- Born: 9 February 1903 Christchurch, New Zealand
- Died: 5 October 1963 (aged 60) London, England
- Resting place: Waipara River, New Zealand
- Occupation: Writer
- Writing career
- Genres: Novels, Short Stories, Plays

= James Courage =

Novelist, short-story writer, poet, bookseller

James Francis Courage (9 February 1903 - 5 October 1963) was a New Zealand novelist, short-story writer, poet and bookseller. He was born in Christchurch, Canterbury, New Zealand on 9 February 1903.
== Early life and education ==
Courage was born to Frank Hubert Courage and Zoë Frances Peache. He grew up near Amberley, New Zealand on a farm.

He attended Christ's College from 1916 to 1921. It was during his time there that he started writing. He later carried out his tertiary studies at St John's College, University of Oxford, in 1923.

== Career ==
In 1927, Courage relocated to London. He briefly worked as a journalist, served as a fire warden during World War II, and worked in a bookshop between 1940 and 1950. He was made the store manager in 1946.

Courage was a prominent writer. His rural New Zealand upbringing served as a setting for five of his eight novels. Some of his works were subject to censorship at the time of publication due to their depictions of romantic relationships between men. In particular, his novel A Way of Love (1959) was banned in New Zealand at the time due to its homosexual content.

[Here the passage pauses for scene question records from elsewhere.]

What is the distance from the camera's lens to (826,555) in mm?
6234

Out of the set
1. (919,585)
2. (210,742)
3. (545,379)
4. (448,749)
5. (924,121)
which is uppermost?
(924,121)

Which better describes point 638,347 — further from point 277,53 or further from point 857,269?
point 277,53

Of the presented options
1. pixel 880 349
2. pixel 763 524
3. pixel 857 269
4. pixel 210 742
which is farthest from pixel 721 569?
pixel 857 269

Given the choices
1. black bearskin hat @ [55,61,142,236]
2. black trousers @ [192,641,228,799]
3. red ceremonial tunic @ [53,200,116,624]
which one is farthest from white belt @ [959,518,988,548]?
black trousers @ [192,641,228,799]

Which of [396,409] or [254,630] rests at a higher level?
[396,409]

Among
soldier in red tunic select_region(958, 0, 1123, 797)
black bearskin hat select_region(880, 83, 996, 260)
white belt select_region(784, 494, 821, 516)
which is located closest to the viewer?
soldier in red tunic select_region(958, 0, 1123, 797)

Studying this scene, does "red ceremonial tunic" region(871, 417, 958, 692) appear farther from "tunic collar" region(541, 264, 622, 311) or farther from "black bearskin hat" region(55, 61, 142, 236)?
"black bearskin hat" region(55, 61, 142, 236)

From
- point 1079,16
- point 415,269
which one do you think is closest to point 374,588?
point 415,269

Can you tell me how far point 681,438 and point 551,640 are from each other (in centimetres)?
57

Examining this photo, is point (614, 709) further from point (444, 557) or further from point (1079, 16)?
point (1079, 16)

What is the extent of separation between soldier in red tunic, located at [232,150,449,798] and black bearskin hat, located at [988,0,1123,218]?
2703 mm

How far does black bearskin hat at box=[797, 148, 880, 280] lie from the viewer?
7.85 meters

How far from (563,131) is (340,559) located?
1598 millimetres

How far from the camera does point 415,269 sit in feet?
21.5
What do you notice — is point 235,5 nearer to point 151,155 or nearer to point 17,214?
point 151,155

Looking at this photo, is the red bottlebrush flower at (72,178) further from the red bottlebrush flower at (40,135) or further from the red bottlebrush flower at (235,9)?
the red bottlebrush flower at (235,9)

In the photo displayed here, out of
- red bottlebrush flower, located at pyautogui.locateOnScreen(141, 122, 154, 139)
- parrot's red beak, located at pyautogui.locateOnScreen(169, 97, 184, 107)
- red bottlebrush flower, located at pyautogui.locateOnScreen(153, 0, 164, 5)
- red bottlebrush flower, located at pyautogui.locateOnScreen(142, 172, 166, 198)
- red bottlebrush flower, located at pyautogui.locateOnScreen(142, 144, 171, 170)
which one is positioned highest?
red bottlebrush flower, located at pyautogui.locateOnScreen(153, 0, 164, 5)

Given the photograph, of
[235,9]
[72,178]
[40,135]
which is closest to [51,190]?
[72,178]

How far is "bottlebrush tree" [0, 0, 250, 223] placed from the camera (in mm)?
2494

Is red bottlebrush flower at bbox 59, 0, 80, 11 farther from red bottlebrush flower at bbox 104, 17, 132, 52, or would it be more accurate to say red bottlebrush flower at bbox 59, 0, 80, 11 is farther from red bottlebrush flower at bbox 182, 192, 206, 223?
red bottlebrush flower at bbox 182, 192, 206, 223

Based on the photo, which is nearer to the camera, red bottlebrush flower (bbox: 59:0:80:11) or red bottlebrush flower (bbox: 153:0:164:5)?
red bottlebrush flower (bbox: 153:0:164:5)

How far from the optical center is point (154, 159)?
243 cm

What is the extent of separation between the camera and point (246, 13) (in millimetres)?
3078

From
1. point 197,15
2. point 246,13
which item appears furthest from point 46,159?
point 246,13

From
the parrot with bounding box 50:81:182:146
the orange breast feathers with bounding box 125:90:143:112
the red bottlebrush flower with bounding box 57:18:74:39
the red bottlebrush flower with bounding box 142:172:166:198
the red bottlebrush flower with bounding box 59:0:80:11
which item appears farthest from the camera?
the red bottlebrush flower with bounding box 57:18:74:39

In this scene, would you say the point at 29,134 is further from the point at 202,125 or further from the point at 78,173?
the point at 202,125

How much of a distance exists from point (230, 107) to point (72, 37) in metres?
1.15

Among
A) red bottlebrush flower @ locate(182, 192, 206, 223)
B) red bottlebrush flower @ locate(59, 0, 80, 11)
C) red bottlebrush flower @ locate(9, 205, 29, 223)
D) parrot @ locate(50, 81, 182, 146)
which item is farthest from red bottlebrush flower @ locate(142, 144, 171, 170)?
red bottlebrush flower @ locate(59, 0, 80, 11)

Courage was a recipient of the Hubert Church Memorial Prize. He was also the inspiration for PEN's 'Courage Day' which raised awareness of the persecution of writers.

== Works ==
=== Novels ===
- One House (1933)
- The Fifth Child (1948)
- Desire without Content (1950)
- Fires in the Distance (1952)
- The Young Have Secrets (1954)
- The Call Home (1956)
- A Way of Love (1959)
- The Visit to Penmorten (1961)

=== Short stories ===

- Uncle Adam Shot a Stag (1945)
- A Smile on Sunday (1947)

=== Plays ===

- Private History (1938)

== Personal life ==
Much of Courage's life was documented in a series of diaries dated from 1920 to 1963. He wrote about his relationships as well as his experiences during the World War II bombings of London. In discussing his motivations, Courage told his diary: "Why do I go on writing? One reason is that I believe I’ve written about people in Canterbury as it has never been done before – just as Turgenev wrote about certain people in Russian provincial society as it had not been done before."

Courage lived in England for most of his life, though had a 17-month stint in New Zealand following a tuberculosis diagnosis and treatment in Norfolk from 1931 to 1933. He was also known to have depression, and received treatment at various points in his life.

Courage was gay, and recorded his relationships with various men in his diaries. He noted one particular relationship with a man named Frank, whom he briefly lived with in Argentina. He also maintained friendships with other prominent New Zealand writers such as Frank Sargeson and D'Arcy Cresswell.

Courage died in Hampstead on 5 October 1963. He requested to have his ashes scattered on the Waipara River in New Zealand, near where he grew up.